**LISTED ENTRIES:**
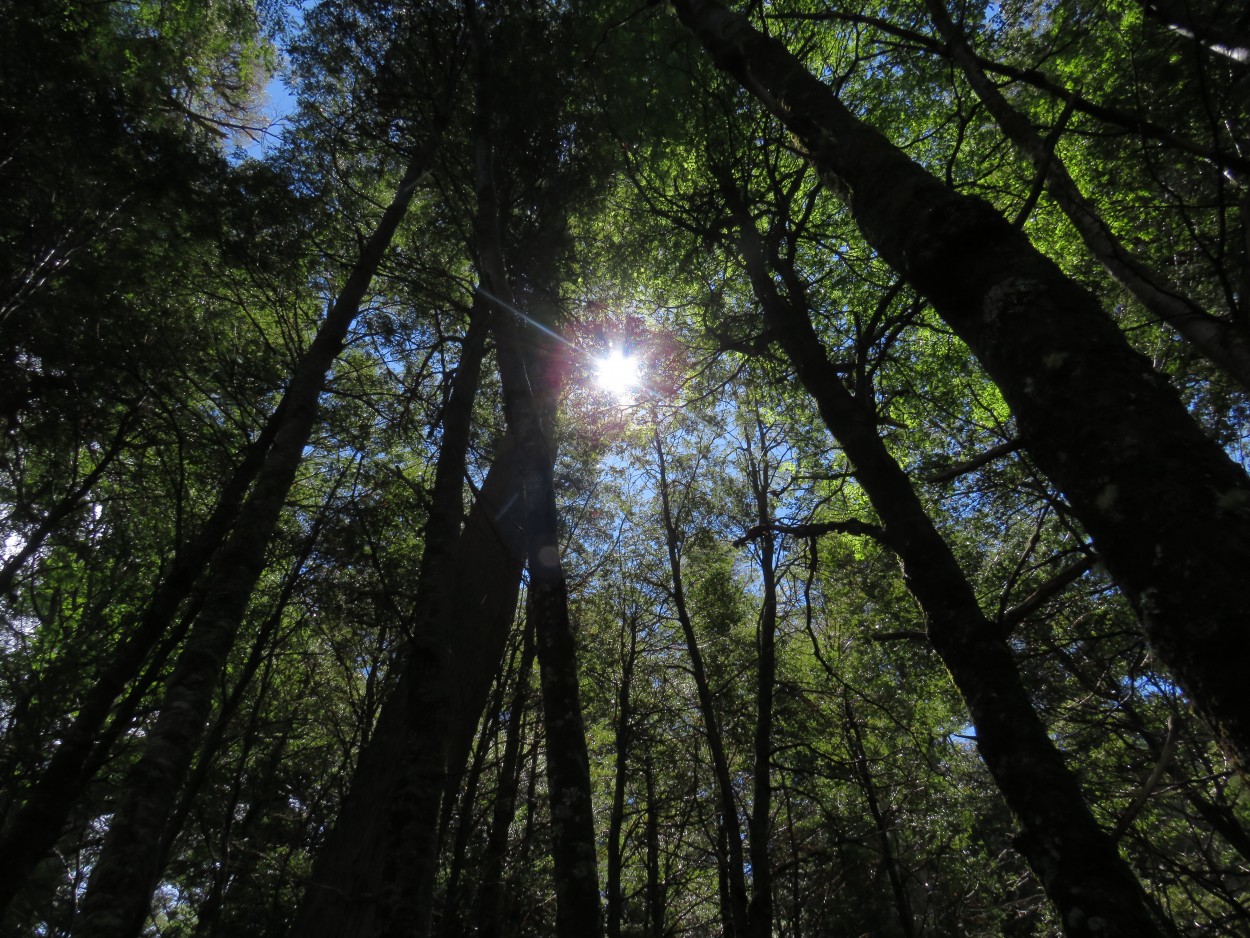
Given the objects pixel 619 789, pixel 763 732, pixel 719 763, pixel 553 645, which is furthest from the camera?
pixel 619 789

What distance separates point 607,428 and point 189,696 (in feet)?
22.4

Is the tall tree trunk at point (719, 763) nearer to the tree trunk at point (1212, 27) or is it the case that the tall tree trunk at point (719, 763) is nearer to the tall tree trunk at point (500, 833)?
the tall tree trunk at point (500, 833)

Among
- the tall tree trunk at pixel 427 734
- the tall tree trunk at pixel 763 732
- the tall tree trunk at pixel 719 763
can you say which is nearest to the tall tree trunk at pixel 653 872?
the tall tree trunk at pixel 719 763

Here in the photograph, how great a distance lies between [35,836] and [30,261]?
597cm

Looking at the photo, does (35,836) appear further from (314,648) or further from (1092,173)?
(1092,173)

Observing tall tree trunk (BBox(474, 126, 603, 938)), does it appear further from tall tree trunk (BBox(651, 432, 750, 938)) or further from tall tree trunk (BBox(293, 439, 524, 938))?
tall tree trunk (BBox(651, 432, 750, 938))

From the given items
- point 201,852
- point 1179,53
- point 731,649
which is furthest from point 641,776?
point 1179,53

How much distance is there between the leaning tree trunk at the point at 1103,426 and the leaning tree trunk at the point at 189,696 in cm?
326

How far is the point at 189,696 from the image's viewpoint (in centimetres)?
304

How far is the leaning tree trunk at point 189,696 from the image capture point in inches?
89.7

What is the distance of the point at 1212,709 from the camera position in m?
1.04

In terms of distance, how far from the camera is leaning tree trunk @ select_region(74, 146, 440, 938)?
2277 millimetres

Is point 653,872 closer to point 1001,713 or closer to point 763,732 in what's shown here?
point 763,732

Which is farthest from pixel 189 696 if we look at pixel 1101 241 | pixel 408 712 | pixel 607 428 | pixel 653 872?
pixel 653 872
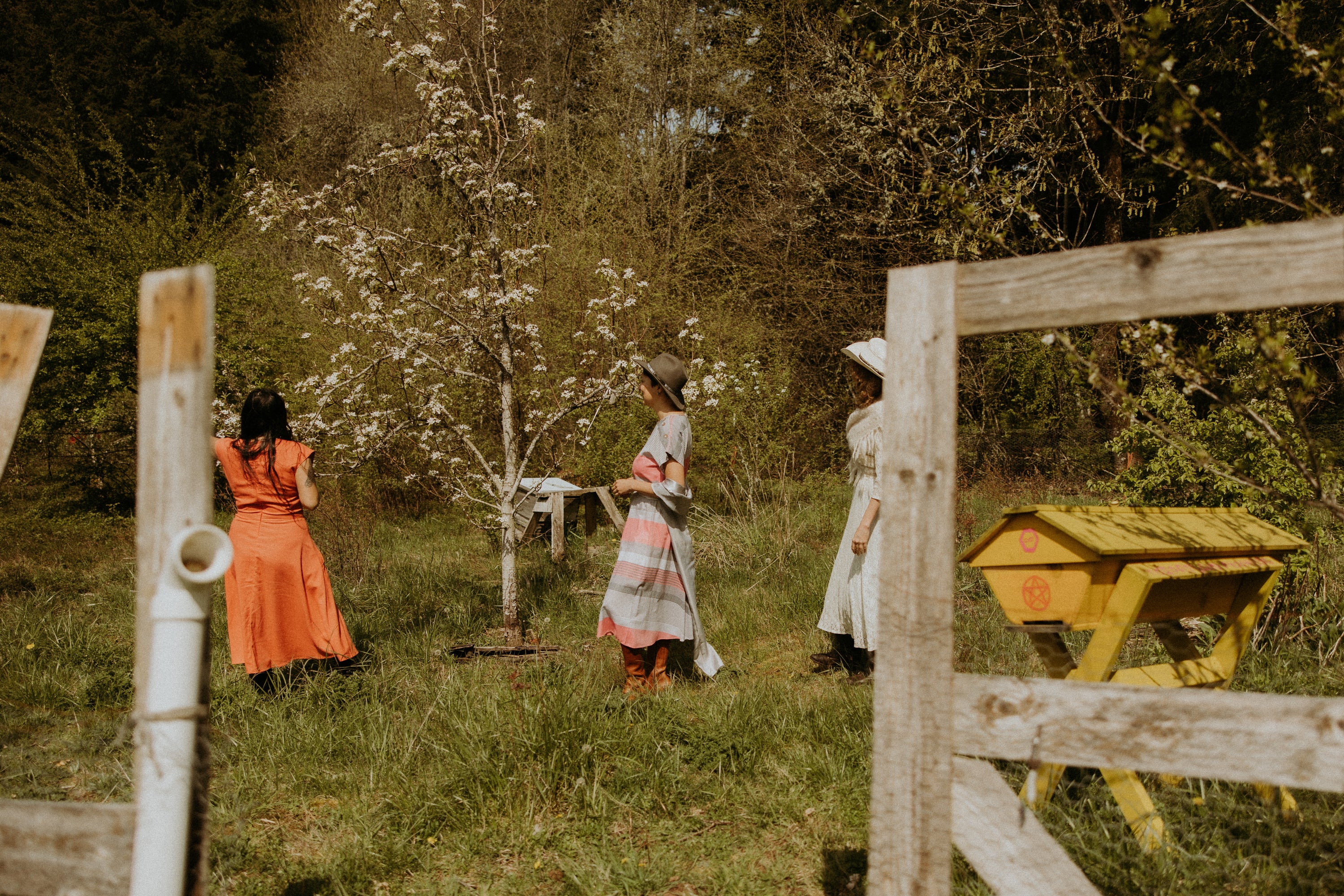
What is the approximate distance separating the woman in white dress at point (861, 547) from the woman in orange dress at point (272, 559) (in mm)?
2754

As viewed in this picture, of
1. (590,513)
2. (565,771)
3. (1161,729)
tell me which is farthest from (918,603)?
(590,513)

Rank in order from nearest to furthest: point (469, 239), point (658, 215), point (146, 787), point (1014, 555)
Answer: point (146, 787) → point (1014, 555) → point (469, 239) → point (658, 215)

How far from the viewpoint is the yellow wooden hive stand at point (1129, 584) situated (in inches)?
108

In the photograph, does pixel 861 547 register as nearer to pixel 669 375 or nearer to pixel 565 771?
pixel 669 375

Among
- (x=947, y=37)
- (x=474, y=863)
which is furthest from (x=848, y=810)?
(x=947, y=37)

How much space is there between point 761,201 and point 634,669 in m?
12.5

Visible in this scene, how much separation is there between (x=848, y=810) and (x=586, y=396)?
139 inches

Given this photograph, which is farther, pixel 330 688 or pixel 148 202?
pixel 148 202

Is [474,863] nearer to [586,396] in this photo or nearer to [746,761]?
[746,761]

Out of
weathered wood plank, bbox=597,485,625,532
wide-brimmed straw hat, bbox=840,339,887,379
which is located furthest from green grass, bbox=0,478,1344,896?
weathered wood plank, bbox=597,485,625,532

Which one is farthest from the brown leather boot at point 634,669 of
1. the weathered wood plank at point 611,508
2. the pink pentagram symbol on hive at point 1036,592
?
the weathered wood plank at point 611,508

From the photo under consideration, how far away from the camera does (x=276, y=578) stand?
496 centimetres

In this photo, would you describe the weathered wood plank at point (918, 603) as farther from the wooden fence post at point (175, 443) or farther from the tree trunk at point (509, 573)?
the tree trunk at point (509, 573)

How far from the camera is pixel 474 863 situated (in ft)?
10.7
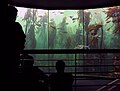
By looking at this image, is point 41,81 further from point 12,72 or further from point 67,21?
point 67,21

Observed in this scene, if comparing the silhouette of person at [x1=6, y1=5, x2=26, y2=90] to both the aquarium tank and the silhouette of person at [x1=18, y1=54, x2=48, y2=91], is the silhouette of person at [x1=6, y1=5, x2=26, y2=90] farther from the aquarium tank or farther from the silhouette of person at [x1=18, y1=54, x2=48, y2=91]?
the aquarium tank

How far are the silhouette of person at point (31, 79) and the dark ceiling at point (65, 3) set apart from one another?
3.93m

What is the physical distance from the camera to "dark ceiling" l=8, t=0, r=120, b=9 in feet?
20.5

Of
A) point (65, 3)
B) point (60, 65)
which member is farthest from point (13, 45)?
point (65, 3)

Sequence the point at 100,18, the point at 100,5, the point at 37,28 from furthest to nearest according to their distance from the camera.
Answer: the point at 100,18, the point at 37,28, the point at 100,5

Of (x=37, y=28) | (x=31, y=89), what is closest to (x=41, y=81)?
(x=31, y=89)

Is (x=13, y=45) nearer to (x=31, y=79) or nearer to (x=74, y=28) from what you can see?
(x=31, y=79)

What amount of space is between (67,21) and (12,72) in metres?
9.07

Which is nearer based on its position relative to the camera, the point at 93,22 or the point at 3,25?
the point at 3,25

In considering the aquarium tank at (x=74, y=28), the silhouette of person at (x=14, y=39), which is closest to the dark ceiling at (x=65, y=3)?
the aquarium tank at (x=74, y=28)

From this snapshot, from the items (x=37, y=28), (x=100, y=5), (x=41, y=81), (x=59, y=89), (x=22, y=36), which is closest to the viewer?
(x=22, y=36)

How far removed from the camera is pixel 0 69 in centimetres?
162

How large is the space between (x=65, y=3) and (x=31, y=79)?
4595mm

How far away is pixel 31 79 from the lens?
2260 mm
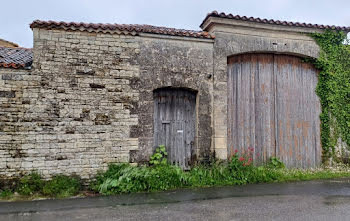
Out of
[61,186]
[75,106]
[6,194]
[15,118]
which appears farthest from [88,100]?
[6,194]

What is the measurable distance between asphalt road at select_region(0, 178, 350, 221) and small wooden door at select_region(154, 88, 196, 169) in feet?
4.44

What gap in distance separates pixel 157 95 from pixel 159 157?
5.51 feet

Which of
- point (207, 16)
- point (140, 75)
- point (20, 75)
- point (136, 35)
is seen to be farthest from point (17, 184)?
point (207, 16)

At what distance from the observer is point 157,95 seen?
788cm

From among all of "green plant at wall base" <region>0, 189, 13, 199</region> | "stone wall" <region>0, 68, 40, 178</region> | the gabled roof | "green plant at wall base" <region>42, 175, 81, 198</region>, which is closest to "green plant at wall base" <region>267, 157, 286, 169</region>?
"green plant at wall base" <region>42, 175, 81, 198</region>

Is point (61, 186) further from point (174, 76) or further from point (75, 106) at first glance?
point (174, 76)

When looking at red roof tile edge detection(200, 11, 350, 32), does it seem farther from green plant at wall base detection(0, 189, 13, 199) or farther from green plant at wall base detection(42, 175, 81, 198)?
green plant at wall base detection(0, 189, 13, 199)

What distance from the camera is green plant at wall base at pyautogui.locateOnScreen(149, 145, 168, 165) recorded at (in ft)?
24.5

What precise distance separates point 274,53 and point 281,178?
381cm

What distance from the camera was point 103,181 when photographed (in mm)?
6922

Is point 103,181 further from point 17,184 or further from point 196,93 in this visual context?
point 196,93

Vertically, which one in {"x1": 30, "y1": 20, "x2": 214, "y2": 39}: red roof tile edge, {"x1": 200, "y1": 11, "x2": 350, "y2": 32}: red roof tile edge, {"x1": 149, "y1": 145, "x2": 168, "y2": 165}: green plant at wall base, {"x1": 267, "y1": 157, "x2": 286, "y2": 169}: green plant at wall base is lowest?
{"x1": 267, "y1": 157, "x2": 286, "y2": 169}: green plant at wall base

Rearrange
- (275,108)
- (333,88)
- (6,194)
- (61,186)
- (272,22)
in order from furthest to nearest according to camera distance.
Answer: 1. (333,88)
2. (275,108)
3. (272,22)
4. (61,186)
5. (6,194)

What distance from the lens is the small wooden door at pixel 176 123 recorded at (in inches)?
309
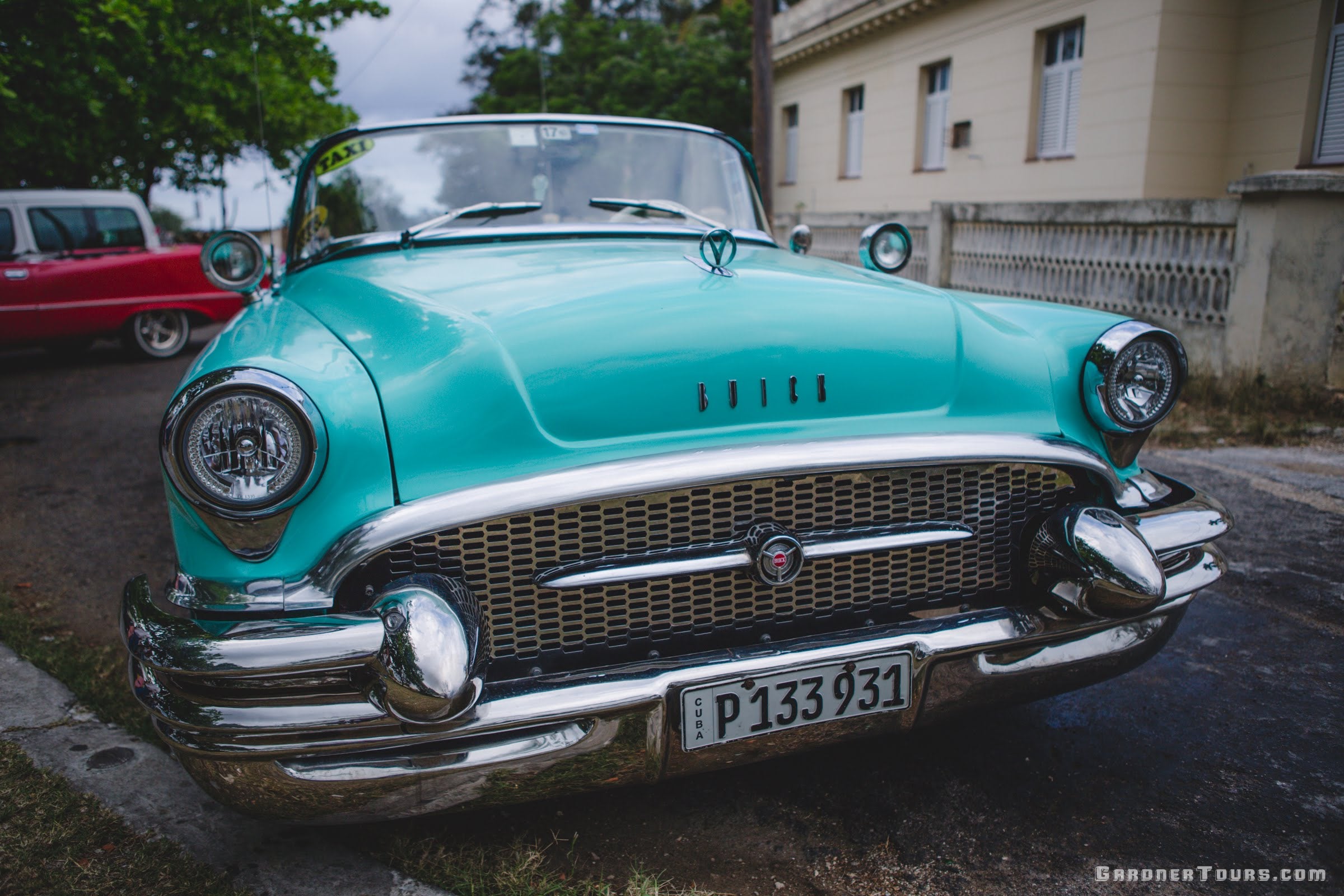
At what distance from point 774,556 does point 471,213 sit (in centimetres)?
146

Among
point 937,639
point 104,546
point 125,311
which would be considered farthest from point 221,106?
point 937,639

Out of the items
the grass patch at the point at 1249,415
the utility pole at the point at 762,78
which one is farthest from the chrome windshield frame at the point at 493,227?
the utility pole at the point at 762,78

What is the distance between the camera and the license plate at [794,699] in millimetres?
1579

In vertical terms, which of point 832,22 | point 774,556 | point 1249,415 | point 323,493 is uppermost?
point 832,22

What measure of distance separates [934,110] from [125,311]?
1016 centimetres

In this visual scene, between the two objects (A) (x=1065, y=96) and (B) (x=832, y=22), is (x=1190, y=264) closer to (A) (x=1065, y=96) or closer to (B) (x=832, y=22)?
(A) (x=1065, y=96)

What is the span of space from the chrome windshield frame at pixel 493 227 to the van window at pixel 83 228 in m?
6.99

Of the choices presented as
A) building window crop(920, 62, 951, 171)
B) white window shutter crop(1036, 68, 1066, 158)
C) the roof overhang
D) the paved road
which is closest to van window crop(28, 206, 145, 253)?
the paved road

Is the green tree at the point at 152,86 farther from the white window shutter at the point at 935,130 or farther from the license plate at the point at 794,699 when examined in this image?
the white window shutter at the point at 935,130

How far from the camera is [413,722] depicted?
145cm

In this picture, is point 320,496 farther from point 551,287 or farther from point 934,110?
point 934,110

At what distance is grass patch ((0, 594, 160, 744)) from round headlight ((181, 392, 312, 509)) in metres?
1.05

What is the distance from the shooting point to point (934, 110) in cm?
1288

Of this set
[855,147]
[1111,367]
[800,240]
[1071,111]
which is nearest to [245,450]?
[1111,367]
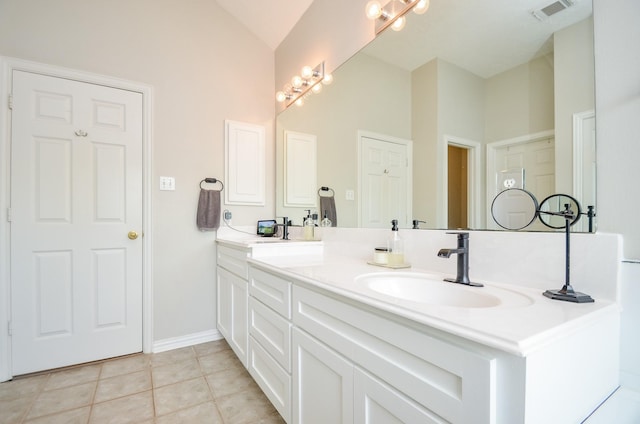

**CHALLENGE:** Pick out every line above that contains the string "does" and copy each one unchanged. Match case exactly.

**ANSWER IN FULL:**
Looking at the photo, does (35,836) appear further from (314,648) or further from (1092,173)?
Observing tall tree trunk (BBox(474, 126, 603, 938)), does it appear further from tall tree trunk (BBox(651, 432, 750, 938)) or further from tall tree trunk (BBox(293, 439, 524, 938))?
In the photograph, does pixel 861 547 register as nearer to pixel 669 375 or nearer to pixel 565 771?
From the photo under consideration, how far away from the camera does (x=276, y=578) stand?
When looking at red roof tile edge detection(200, 11, 350, 32), does it seem farther from green plant at wall base detection(0, 189, 13, 199) or farther from green plant at wall base detection(42, 175, 81, 198)?
At what distance from point 774,556 does point 471,213 sit (in centimetres)?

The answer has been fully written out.